Kitaplara adanmış bir ömrün ardından

Mezar taşları sadece görünüşleriyle değil, üzerlerine yazılmış nice ibretli cümlelerle de tam bir hikmet hazineleridir.

İnsanın, dünyanın, hayatın ve eşyanın künhüne

vakıf olabilmek için mezar taşları arasında gerçekleştirilecek küçük bir seyahat yeter de artar bile.

İşte insanın bugününü ve yarınını özetleyen veciz bir mezar taşı yazısı;

"En insan! Dün bende senin gibiydim.

Unutma ki yarın sende benim gibi olacaksın!''

SÖZÜN BİTTİĞİ YER

Kadim dostum Kamil Büyüker aradı.

"Hocam sana acı bir haberim var" dedi ve

şöyle devam etti:

"Sizlere ömür, Ömer Ziya Belviranlı ağabey dar-ı bekaya irtihal eyledi."

Her ikimizde "Allah rahmet eylesin.Mekanı cennet olsun" dedikten sonra telefonda öylece kalakaldık.

Çünkü, artık ölüm konuşuyordu.

Ve biz sözün bittiği yerdeydik.

Haberi Kamil Büyüker vermişti.
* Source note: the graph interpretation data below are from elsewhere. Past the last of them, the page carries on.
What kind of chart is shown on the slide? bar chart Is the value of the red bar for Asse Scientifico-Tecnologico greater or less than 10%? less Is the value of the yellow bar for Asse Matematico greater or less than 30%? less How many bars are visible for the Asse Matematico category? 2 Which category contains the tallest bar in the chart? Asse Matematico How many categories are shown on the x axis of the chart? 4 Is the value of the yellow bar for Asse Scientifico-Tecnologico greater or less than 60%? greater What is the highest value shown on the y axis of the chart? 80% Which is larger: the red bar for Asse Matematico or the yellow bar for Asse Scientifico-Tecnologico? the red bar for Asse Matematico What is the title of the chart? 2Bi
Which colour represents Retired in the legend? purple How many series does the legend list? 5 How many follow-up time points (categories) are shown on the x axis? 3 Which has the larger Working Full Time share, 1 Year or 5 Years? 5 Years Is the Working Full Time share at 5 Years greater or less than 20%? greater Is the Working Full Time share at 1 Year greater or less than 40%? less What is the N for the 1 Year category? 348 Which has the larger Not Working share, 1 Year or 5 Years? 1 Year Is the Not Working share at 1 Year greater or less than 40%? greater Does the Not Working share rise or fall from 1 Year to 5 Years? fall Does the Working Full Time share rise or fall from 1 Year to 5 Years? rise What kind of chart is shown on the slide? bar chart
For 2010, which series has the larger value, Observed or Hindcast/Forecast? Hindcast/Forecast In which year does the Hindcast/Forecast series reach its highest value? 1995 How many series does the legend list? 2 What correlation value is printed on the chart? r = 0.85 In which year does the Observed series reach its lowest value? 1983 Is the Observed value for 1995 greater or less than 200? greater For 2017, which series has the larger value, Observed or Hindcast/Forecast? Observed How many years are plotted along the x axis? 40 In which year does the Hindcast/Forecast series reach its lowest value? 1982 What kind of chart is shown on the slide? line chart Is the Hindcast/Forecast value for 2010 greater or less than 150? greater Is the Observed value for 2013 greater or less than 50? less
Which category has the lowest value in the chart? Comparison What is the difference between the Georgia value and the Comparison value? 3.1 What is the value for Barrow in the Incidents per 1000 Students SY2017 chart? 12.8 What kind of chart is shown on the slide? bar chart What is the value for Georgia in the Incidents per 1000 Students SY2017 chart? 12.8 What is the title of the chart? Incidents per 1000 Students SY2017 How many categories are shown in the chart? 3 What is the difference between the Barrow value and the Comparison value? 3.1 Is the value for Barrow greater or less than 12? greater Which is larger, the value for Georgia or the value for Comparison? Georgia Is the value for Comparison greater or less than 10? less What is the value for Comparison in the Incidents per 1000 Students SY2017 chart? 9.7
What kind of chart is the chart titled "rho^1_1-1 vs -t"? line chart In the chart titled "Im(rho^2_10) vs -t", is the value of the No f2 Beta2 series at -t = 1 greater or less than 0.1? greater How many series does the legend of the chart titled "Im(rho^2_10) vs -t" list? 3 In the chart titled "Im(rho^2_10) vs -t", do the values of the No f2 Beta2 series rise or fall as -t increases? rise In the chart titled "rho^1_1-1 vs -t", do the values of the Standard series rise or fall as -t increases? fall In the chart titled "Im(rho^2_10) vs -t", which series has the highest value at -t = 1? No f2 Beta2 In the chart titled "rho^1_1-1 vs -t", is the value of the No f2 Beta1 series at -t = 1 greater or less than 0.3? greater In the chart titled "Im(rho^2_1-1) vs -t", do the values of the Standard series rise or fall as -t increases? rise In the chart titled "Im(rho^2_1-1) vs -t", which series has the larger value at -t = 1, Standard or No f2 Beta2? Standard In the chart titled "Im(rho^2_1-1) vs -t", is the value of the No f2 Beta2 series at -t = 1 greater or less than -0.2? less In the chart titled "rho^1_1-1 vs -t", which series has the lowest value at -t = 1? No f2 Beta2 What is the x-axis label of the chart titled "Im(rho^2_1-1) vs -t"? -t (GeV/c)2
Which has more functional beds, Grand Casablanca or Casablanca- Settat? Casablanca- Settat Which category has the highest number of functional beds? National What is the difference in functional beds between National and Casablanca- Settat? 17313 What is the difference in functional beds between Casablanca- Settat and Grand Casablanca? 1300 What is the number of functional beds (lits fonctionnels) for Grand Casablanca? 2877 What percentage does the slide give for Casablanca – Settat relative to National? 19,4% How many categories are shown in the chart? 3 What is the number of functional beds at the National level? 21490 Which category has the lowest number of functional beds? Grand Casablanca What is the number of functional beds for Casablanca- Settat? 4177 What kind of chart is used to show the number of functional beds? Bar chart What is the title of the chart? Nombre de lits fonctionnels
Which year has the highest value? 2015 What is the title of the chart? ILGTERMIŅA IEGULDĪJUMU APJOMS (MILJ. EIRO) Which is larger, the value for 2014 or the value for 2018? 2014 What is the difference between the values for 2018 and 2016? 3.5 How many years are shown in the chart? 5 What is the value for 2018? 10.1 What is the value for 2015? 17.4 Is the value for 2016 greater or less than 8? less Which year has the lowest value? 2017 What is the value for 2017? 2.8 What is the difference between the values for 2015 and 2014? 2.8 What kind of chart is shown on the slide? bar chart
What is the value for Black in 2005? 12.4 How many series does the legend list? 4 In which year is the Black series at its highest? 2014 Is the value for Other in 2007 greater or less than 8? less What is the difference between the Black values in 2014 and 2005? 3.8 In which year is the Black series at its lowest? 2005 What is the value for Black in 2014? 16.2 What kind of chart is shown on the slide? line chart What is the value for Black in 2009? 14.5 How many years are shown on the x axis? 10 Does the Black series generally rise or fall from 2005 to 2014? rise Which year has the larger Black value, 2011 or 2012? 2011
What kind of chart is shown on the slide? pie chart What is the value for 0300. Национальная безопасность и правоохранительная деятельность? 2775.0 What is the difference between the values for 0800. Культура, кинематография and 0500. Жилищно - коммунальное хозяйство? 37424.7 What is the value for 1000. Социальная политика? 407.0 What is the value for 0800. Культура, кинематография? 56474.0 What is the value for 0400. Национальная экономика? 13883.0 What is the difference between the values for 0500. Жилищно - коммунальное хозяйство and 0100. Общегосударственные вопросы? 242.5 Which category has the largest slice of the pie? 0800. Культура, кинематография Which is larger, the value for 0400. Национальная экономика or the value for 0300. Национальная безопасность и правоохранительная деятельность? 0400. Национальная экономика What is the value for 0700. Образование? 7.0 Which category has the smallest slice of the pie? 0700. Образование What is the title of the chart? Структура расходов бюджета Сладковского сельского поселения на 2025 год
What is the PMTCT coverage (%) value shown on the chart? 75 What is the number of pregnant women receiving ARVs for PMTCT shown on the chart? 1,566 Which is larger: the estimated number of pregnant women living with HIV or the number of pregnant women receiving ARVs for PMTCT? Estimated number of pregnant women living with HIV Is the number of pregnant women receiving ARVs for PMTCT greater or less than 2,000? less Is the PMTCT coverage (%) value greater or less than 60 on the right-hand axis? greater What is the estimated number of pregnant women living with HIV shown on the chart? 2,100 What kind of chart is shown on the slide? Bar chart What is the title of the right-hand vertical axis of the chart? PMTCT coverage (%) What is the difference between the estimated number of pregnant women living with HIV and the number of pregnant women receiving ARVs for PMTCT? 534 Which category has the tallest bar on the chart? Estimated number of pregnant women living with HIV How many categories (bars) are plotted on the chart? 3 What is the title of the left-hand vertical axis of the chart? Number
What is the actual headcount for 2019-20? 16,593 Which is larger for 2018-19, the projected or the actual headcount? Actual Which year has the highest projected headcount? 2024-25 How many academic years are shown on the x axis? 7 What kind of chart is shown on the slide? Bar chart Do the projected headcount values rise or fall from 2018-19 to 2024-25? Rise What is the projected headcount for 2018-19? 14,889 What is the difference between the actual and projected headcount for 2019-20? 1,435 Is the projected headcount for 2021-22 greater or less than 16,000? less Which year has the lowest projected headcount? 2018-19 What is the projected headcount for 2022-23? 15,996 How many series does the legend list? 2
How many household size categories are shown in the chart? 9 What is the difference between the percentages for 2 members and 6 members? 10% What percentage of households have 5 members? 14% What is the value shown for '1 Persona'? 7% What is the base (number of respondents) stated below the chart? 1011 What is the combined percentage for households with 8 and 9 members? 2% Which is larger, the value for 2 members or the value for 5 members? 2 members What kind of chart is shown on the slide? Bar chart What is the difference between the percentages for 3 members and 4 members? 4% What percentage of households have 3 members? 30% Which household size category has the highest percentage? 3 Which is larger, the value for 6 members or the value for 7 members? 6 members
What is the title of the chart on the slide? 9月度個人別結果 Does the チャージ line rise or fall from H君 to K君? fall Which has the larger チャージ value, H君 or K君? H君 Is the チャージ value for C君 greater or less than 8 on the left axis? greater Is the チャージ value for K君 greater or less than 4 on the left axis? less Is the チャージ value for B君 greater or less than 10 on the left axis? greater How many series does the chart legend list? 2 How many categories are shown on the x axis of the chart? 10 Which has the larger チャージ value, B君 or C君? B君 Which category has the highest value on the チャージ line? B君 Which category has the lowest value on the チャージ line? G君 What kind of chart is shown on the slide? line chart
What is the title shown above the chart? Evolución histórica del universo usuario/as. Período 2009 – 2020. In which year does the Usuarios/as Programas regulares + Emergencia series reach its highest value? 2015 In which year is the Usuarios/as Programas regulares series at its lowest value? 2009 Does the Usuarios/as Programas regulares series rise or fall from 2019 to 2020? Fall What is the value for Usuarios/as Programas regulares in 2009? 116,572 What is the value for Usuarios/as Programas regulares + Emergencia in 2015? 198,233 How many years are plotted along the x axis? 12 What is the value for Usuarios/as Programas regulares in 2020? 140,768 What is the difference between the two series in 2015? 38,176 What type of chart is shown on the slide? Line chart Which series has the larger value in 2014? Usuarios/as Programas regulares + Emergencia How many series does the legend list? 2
Çünkü Ömer Ziya Belviranlı ağabey ortak dostumuzdu. Merhumu birlikte defaatle ziyaret etmiş, hoş sohbetinden müstefid olmuştuk.

HİÇ UNUTMAM

2015 yılıydı.

İstanbul'a yeni gelmiştim. Şehri keşfetmek için İstanbul'u köşe bucak dolaşıyordum. Şehrin selatin camilerden sonra ilk durağım Cağaloğlu olmuştu. Cağaloğlu o günlerde kitap kokulu bir muhit idi. Kiralar uygun, Kitap evleri cıvıl cıvıl. Kitaplarda bugünkü gibi ateş pahası değildi. Her gün birkaç tane yayınevine uğruyor, yayınevi sahipleri, çalışanları ve müdavimleri ile dostluk köprüleri kurmaya çalışıyordum.

Pınar , Timaş, Kitabevi, Dergah, Şule, Çizgi, Kayıhan, İz, Beyan derken yolum Marifet Yayınevine düşmüştü. Merhum Ömer Ziya Belviranlı ağabeyim ile de o yayınevinde tanıştık. Bir anda 40 yıllık dostluğa dönüşen o coşku, duygu ve heyecan dolu tanışmayı hiç unutamam. Ömer Ziya ağabey "tanıştığımıza memnun oldum" cümlesini diliyle değil, tepeden tırnağa bütün azaları ile söylemişti.

SOHBET, MUHABBET, NEZAKET

10 yıllık bir zaman zarfında kendisini tanıdığım kadarıyla merhum Ömer Ziya Belviranlı ağabey öncelikle bir dert adamıydı. Onun bir derdi, bir davası, bir gayesi, bir de duası vardı. Bir gayret adamıydı Ömer Ziya Belviranlı ağabey. Hedefine ulaşmak, muradına erişmek için bir ömür durmadan gayret gösterdi. Ömer Ziya Belviranlı ağabeyin en güzel özelliklerinden biri de onun bir sohbet adamı olmasıydı. Dostlarıyla bir araya gelip uzun uzun sohbet etmeyi ne kadar da severdi. O, sohbeti samimi ve daimi bir muhabbete dönüştürmeyi başarmış nadir şahsiyetlerden biriydi.

Ömer Ziya Belviranlı ağabeyin hayatıyla hakkını verdiği erdemlerden biri de nezaketti. Merhum, baştan ayağa tepeden tırnağa tam bir nezaket adamıydı. Onun hayatında şu iki Z'nin yeri ve değeri çok büyüktü. Ziyaret ve ziyafet. Merhum karşılıklı gelip gitmeyi ve yedirip içirmeyi fevkalade çok severdi.